Nachteil? Markus Reiterberger hat weniger Einfluss

Von Ivo Schützbach
Superbike-WM
Markus Reiterberger

Markus Reiterberger

Magere 19 Punkte eroberte Markus Reiterberger in den letzten sechs Läufen der Superbike-WM. Der gelernte Zweirad-Mechaniker spricht erstmals über die technische Arbeit seines Teams Althea BMW.

Rang 7 im Trockenrennen in Assen ist das einzige Highlight von Markus Reiterberger in den letzten sechs Superbike-WM-Läufen. Aragón und Imola waren für den schnellen Bayer zum Vergessen, dort kam er nicht in die Top-10.

In der Weltmeisterschaft ist der 22-Jährige auf den 13. Gesamtrang zurückgefallen.

Die Ursachen für die Ergebnisse sind vielschichtig.

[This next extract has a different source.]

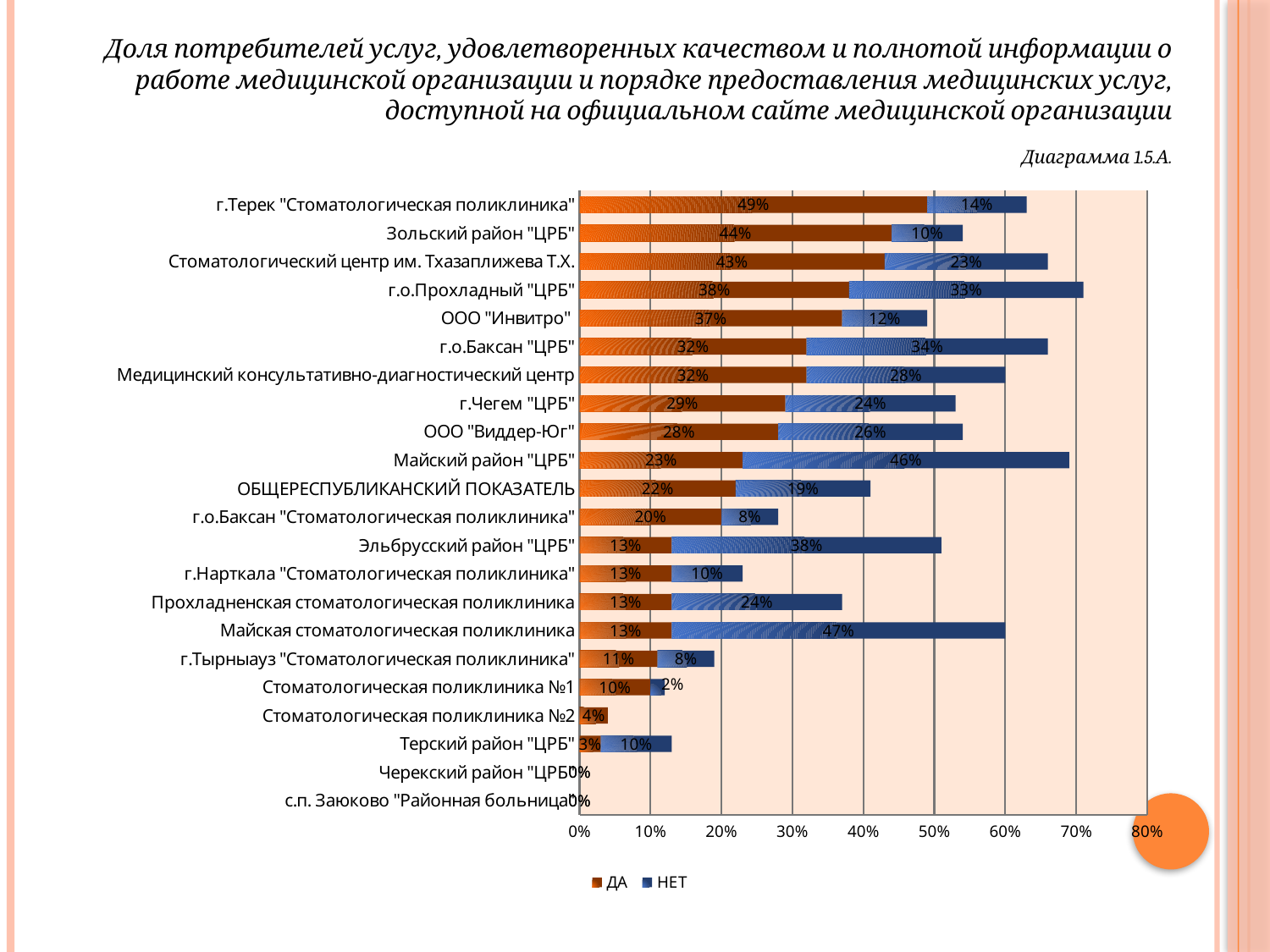
What is the difference between the ДА and НЕТ values for г.Терек "Стоматологическая поликлиника"? 35% What is the total of the stacked bar for Зольский район "ЦРБ"? 54% How many series does the legend list? 2 Which series is shown in orange in the legend? ДА Which category has the highest ДА value? г.Терек "Стоматологическая поликлиника" How many categories are shown on the chart? 22 What kind of chart is shown on the slide? Stacked bar chart What is the ДА value for ОБЩЕРЕСПУБЛИКАНСКИЙ ПОКАЗАТЕЛЬ? 22% Which is larger for г.о.Баксан "ЦРБ": the ДА value or the НЕТ value? НЕТ What is the ДА value for г.Терек "Стоматологическая поликлиника"? 49% Is the total of the stacked bar for Стоматологический центр им. Тхазаплижева Т.Х. greater or less than 60%? greater What is the НЕТ value for Майский район "ЦРБ"? 46%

Vereinfacht gesagt fehlt es dem italienischen Althea-Team nach nur fünf Events mit BMW an Erfahrung mit der S1000RR. Hinzu kommt, dass das ideale Abstimmungsfenster des Motorrades sehr klein ist. Zwei Handgriffe in die falsche Richtung, und aus einem fünften Platz wird ein zwölfter.

SPEEDWEEK.com setzte sich mit Reiti zusammen.

Wie beurteilst du den Einfluss von Jan Witteveen im Team Althea BMW?

Er ist der Ingenieur, der Technische Leiter, der Mann mit der meisten technischen Erfahrung bei uns. An ihm hängt es letztendlich, dass wir das Technische in den Griff und weiter nach vorne kommen. Wir vertrauen ihm.

Wenn du ihm ein Problem schilderst: Habt ihr die gleichen Vorstellungen, was die Lösungen betrifft?

Ich bin bloß der Fahrer. Ich fahre und schildere, was ich auf dem Bike fühle. Ich setze mich gleichzeitig aber auch mit der Technik auseinander, weil es mich interessiert und ich es die letzten Jahre auch so gemacht habe.

Ich habe Ideen und bringe diese mit ein. Manchmal gehen sie in andere Richtungen, letztlich muss ich aber den Leuten vertrauen, welche die Ahnung haben. Das sind für mich Jan, die Techniker und mein Daten-Mann, die das umsetzen müssen.

Hilft dir, dass du gelernter Zweirad-Mechaniker bist?

Auf alle Fälle. Ich habe ein halbes Jahr bei BMW gearbeitet, was mir am meisten gebracht hat, ist die Arbeit mit dem Fahrwerk bei Alpha Racing. So kann ich erklären, was wo wie vorgeht. Ich glaube schon, dass ich dadurch heute einen Vorteil habe.

Gibt es nie Situationen, in denen du einem Mechaniker oder Fahrwerksmann bei der Arbeit zuschaust und dir denkst, dass er das ganz anders machen sollte?

An der Rennstrecke habe ich immer unterschieden zwischen meiner früheren Arbeit und meinem Job als Fahrer. Ich hatte immer meine Leute. Wenn ich etwas gesehen habe, dann sagte ich ihnen, dass sie es kontrollieren sollen, dann hat es für mich gepasst. Das ist auch heute noch so mit Wolfgang Kampe und meinen italienischen Mechanikern, ich vertraue ihnen voll und ganz. Sie wissen, was sie machen.

Ist von der Arbeitsweise bei Althea etwas anders als in deinem letztjährigen IDM-Team von Werner Daemen?

Es gibt einen Unterschied, Althea ist ein viel größeres Team. Dadurch habe ich nicht mehr so viel Einfluss wie die letzten Jahre.

Ist das gut oder schlecht?

Das weiß ich noch nicht, wir sind in der Anfangsphase. Ich kann es noch nicht beurteilen. Ich weiß, dass letztes Jahr ganz gut war, was wir gemacht haben. Die Jahre davor auch. Ich denke, dass es seine Zeit braucht, bis sich bei Althea alles eingespielt hat. Ich schildere ihnen meine Eindrücke, und sie versuchen das in den Griff zu kriegen. Das optimale Setting haben wir aber noch nicht gefunden.